Although the presence of ascites has been associated with poor prognosis, the origin and phenotype of cancer cells in ascites, and its association with chemoresistance and recurrence is poorly understood. Microscopic inspection of ascites has previously revealed a complex heterogeneous image consisting of single cells and spheroids [15]. Non-cancer cells within the ascites include inflammatory cells, cancer-associated fibroblasts, immature myeloid cells and activated mesothelial cells, all of which influence tumor cell behavior and response to chemotherapy [16]. Also contributing to the heterogeneity of the ascites is a population of CSCs that can resist chemotherapy and give rise to a hierarchy of proliferating tumor cells with progressive differentiating potential [17], [18]. These CSCs, when purified by sorting and xenografted into nude mice, have been shown to generate a significantly greater tumor burden compared to unsorted tumor cells [19], suggesting the greater tumorigenic potential of CSCs.

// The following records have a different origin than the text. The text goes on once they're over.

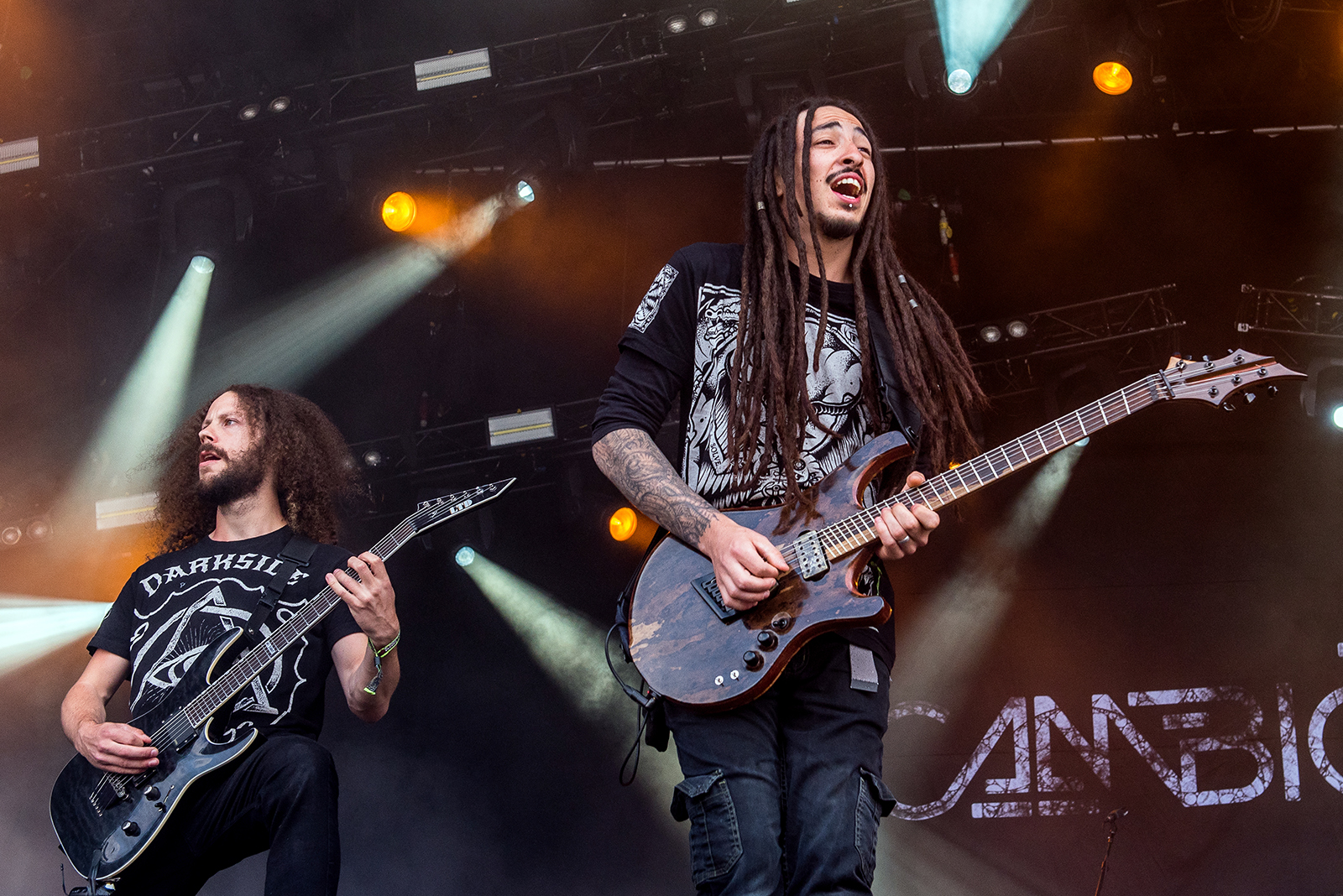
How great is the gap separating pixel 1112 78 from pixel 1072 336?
145 centimetres

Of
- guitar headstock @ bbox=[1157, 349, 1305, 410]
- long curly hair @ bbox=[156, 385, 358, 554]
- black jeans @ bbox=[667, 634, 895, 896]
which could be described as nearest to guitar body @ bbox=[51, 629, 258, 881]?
long curly hair @ bbox=[156, 385, 358, 554]

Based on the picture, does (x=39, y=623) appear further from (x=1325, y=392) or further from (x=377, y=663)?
(x=1325, y=392)

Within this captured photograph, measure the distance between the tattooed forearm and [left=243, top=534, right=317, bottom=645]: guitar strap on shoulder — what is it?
1.32m

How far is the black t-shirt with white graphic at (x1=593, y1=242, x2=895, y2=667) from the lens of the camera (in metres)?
2.14

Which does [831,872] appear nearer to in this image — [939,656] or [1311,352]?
[939,656]

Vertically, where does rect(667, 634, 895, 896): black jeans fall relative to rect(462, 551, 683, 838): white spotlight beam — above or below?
above

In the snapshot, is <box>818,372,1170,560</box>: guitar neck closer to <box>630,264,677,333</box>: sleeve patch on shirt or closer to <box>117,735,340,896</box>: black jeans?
<box>630,264,677,333</box>: sleeve patch on shirt

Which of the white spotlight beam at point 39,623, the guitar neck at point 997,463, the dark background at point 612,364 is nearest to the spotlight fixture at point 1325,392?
the dark background at point 612,364

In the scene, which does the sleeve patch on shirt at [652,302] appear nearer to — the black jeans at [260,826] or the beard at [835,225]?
the beard at [835,225]

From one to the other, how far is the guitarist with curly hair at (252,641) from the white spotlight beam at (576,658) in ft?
10.0

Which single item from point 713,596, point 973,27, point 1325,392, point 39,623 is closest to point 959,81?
point 973,27

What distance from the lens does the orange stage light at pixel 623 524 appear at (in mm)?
6645

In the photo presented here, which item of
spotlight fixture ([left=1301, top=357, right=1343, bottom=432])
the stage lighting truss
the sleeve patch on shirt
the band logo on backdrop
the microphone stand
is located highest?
the sleeve patch on shirt

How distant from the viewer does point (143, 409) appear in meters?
6.31
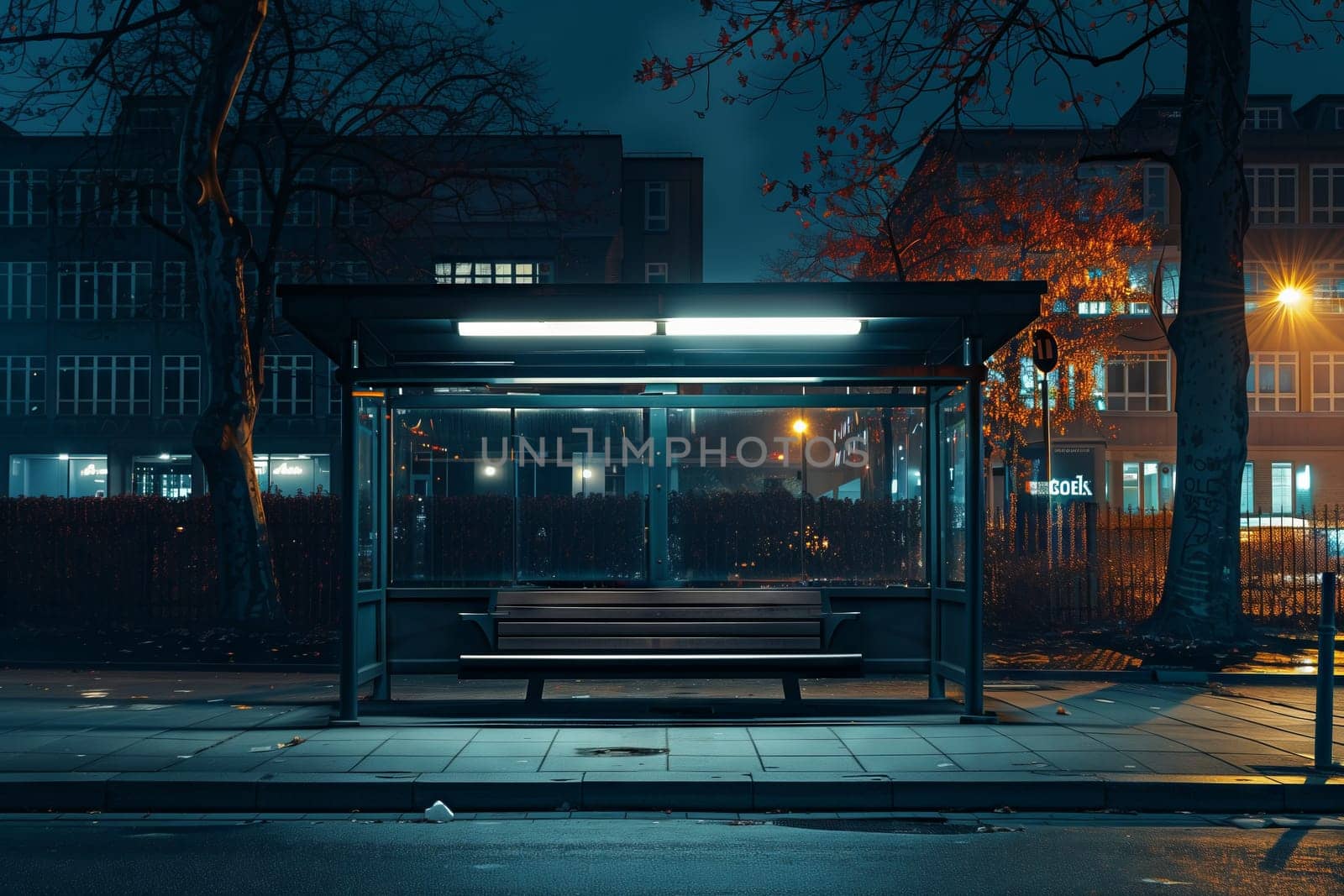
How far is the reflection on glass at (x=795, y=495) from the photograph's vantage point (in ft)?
39.7

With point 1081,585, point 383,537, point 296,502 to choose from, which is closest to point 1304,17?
point 1081,585

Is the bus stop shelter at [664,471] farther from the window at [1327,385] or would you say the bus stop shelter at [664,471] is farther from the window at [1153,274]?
the window at [1327,385]

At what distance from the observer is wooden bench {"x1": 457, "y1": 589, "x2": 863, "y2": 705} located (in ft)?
35.5

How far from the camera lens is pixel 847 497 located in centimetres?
1242

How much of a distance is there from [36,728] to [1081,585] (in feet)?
43.1

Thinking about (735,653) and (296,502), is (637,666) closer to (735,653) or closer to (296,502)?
(735,653)

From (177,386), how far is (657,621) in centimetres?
4630

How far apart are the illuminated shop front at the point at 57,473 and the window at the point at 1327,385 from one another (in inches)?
1898

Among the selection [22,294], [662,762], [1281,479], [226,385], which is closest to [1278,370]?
[1281,479]

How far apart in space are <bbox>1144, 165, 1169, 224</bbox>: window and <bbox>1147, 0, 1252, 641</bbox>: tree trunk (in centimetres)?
3659

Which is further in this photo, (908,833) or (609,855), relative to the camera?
(908,833)

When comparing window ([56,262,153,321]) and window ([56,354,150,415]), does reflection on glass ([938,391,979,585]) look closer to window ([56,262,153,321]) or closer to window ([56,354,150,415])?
window ([56,262,153,321])

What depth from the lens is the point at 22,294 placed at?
2104 inches

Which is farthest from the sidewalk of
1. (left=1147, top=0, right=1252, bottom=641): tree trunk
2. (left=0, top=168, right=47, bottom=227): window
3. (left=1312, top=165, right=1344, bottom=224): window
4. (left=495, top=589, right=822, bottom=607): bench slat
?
(left=1312, top=165, right=1344, bottom=224): window
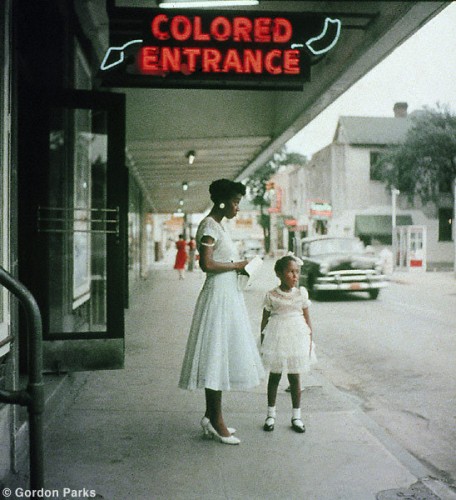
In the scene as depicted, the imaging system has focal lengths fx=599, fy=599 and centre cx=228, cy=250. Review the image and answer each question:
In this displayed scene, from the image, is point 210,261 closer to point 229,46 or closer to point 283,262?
point 283,262

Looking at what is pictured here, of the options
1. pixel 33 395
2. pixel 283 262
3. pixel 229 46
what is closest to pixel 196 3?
pixel 229 46

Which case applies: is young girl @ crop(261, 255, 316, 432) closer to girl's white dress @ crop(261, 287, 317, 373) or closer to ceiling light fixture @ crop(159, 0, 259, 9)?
girl's white dress @ crop(261, 287, 317, 373)

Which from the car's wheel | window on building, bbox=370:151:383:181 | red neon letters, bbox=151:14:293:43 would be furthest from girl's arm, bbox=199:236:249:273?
window on building, bbox=370:151:383:181

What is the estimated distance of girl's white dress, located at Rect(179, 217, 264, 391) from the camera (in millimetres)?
4270

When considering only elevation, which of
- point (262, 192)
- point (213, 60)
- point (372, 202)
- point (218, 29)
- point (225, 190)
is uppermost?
point (262, 192)

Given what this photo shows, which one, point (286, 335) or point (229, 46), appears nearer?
point (286, 335)

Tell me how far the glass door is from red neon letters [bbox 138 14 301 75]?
776 mm

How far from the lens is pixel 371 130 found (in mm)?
37781

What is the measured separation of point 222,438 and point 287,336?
3.04 feet

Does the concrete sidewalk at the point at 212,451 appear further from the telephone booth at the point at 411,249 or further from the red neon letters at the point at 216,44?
the telephone booth at the point at 411,249

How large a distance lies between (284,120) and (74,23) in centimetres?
469

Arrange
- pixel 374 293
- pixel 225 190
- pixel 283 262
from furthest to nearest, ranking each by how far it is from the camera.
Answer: pixel 374 293, pixel 283 262, pixel 225 190

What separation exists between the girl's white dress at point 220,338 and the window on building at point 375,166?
3365cm

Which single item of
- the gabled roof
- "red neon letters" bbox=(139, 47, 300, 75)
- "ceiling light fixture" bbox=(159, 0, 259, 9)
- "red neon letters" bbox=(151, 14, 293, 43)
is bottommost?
"red neon letters" bbox=(139, 47, 300, 75)
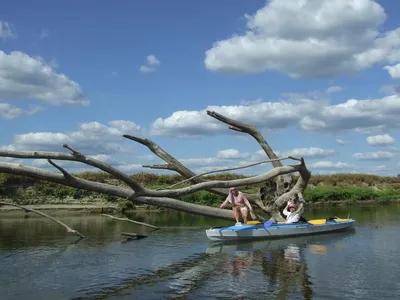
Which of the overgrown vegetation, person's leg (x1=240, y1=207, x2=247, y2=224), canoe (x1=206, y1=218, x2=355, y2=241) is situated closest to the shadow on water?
canoe (x1=206, y1=218, x2=355, y2=241)

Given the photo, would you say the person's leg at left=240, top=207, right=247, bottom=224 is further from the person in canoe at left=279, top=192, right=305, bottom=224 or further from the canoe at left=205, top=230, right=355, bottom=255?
the person in canoe at left=279, top=192, right=305, bottom=224

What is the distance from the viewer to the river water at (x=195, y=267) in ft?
33.7

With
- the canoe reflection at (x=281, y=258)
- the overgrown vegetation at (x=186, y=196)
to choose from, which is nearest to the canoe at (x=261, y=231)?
the canoe reflection at (x=281, y=258)

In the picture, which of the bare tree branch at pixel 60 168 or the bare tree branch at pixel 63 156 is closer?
the bare tree branch at pixel 63 156

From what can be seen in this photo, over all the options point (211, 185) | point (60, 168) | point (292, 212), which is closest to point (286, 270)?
point (211, 185)

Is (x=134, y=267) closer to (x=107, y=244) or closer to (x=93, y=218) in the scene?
(x=107, y=244)

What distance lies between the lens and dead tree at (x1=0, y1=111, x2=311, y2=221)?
34.4 feet

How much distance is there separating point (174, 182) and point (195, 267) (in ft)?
91.4

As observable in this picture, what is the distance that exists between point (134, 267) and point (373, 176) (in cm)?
4242

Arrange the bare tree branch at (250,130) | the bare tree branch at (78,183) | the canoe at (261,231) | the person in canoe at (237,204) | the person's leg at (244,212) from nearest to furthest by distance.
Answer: the bare tree branch at (78,183), the canoe at (261,231), the person in canoe at (237,204), the person's leg at (244,212), the bare tree branch at (250,130)

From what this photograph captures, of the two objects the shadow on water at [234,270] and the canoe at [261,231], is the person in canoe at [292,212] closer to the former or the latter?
the canoe at [261,231]

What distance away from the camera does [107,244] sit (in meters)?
17.7

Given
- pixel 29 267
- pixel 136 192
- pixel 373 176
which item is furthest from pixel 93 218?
pixel 373 176

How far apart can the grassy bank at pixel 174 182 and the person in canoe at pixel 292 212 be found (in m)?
16.0
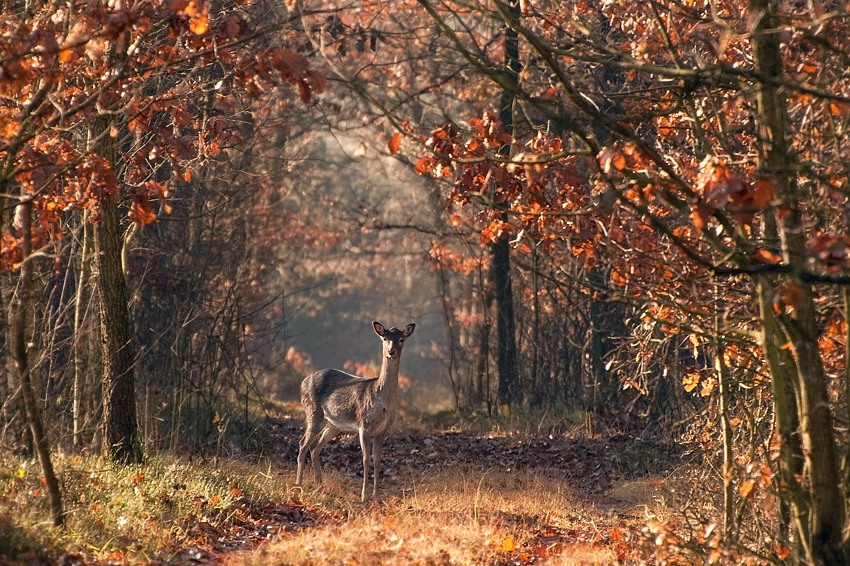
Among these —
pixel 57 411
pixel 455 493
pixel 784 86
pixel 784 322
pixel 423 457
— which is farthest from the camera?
pixel 423 457

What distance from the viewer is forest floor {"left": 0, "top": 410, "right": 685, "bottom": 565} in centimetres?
838

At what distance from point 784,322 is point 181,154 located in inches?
196

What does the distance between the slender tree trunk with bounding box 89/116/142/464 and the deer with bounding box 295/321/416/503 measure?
2.52 m

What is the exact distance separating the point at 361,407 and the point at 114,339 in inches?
139

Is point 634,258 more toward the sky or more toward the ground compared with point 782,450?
more toward the sky

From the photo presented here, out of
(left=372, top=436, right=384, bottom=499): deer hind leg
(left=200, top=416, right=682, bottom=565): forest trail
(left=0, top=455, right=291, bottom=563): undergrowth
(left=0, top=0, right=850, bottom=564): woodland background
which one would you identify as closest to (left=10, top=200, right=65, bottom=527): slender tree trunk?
(left=0, top=0, right=850, bottom=564): woodland background

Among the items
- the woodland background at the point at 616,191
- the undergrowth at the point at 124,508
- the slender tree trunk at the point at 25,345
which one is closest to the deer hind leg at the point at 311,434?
the woodland background at the point at 616,191

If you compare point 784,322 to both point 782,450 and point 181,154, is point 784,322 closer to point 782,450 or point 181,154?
point 782,450

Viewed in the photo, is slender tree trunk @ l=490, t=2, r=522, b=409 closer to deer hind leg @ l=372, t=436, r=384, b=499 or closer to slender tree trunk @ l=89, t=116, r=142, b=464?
deer hind leg @ l=372, t=436, r=384, b=499

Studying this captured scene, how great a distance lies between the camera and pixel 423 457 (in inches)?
674

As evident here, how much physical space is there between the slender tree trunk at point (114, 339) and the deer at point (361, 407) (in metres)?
2.52

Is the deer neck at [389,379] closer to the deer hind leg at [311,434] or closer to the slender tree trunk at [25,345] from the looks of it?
the deer hind leg at [311,434]

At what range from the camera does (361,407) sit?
44.9ft

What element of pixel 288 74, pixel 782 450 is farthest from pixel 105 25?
pixel 782 450
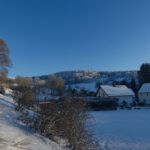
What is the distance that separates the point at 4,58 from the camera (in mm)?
40438

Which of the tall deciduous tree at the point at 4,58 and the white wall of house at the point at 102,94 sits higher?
the tall deciduous tree at the point at 4,58

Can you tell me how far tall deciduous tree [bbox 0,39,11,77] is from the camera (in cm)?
3962

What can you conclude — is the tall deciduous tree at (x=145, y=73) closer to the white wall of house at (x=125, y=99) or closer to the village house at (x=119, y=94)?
the village house at (x=119, y=94)

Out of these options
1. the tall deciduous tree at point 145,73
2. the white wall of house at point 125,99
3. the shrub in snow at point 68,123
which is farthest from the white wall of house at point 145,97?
the shrub in snow at point 68,123

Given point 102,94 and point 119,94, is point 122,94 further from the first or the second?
point 102,94

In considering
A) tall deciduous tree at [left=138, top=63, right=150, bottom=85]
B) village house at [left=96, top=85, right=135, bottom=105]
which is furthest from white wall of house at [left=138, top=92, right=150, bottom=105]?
tall deciduous tree at [left=138, top=63, right=150, bottom=85]

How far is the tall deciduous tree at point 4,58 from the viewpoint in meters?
39.6

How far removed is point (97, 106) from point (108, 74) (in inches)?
4873

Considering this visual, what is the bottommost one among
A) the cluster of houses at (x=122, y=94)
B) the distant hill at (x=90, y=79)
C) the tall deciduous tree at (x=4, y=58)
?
the cluster of houses at (x=122, y=94)

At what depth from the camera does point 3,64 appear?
133 ft

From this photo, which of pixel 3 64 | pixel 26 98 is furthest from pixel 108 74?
pixel 26 98

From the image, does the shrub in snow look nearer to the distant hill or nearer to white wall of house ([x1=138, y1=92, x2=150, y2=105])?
white wall of house ([x1=138, y1=92, x2=150, y2=105])

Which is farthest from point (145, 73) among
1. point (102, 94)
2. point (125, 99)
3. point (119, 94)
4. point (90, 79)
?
point (90, 79)

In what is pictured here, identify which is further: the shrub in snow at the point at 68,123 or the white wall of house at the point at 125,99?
the white wall of house at the point at 125,99
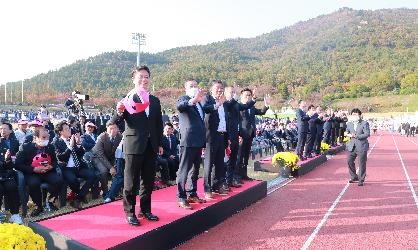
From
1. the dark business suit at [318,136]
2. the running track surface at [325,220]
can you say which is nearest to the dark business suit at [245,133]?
the running track surface at [325,220]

We hypothesize that recurrence in ovarian cancer patients is largely dictated by the extent to which the tumor and associated stromal cells in the peritoneal cavity survive chemotherapy, and that a comparative mRNA study of the cells isolated from the ascites of CN versus CR ovarian cancer patients may provide an important missing link to understanding recurrent disease. The overall aim of this study was to investigate the differential mRNA profile of ascites cells from CN and CR patients in order to identify the gene products that may contribute to the survival and spread of residual cancer cells following chemotherapy. We also aimed to understand the metastasizing propensity of the tumor cells in the ascites of ovarian cancer patients. To achieve this, we developed a novel purification method to isolate distinct populations of cells from the ascites of ovarian cancer patients. Using this simple technique ascites cells were separated in two distinct populations of cells with well-defined epithelial and mesenchymal phenotypes, respectively. Cells isolated from CR ascites had a more epithelial phenotype and showed a trend towards enhanced expression of genes associated with CSC when compared to cells isolated from the ascites of CN patients. These results suggest that the ascites tumor microenvironment may differ in patients before and after chemotherapy and further may play a role in the relapse of ovarian cancer patients post-chemotherapy.

Materials and Methods

Antibodies and Reagents

Monoclonal and polyclonal antibodies against CA125, fibroblast surface protein (FSP) and CD44 were obtained from Merck Millipore (MA, USA). Monoclonal antibodies against cytokeratin 7 (cyt 7) and N-cadherin were obtained from Zymed Laboratories (San Francisco, USA). Polyclonal antibodies against E-cadherin, vimentin and EpCAM were obtained from Cell Signalling Technology (Beverly, MA, USA). Polyclonal antibodies against CD73, CD105, CD90, and CD34 were obtained from Sapphire Bioscience (NSW, Australia).


Human ethics statement

Ascites was collected from patients diagnosed with advanced-stage serous ovarian carcinoma, after obtaining written informed consent under protocols approved by the Human Research and Ethics Committee (HREC # 09/09) of The Royal Women’s Hospital, Melbourne, Australia.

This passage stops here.